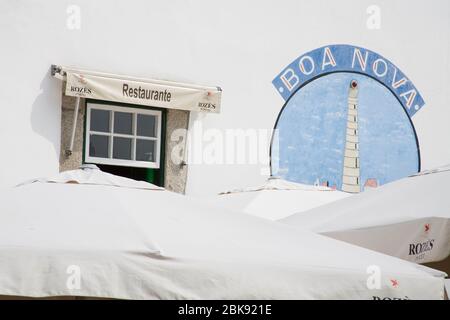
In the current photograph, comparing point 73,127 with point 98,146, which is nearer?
point 73,127

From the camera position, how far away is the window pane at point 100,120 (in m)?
10.3

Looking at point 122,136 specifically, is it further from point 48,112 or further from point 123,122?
point 48,112

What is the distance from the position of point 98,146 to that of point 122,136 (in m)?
0.32

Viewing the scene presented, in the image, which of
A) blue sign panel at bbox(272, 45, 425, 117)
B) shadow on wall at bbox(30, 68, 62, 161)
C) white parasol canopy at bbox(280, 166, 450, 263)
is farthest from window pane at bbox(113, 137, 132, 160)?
white parasol canopy at bbox(280, 166, 450, 263)

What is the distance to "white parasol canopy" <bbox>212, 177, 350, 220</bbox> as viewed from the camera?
29.3 feet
--------
Transcribe, word for word, the lines of the items starting at the line that contains "What is the distance to" and ending at the last line of the items.

*Solution*.
What is the distance to "white parasol canopy" <bbox>212, 177, 350, 220</bbox> as viewed from the camera?
29.3 feet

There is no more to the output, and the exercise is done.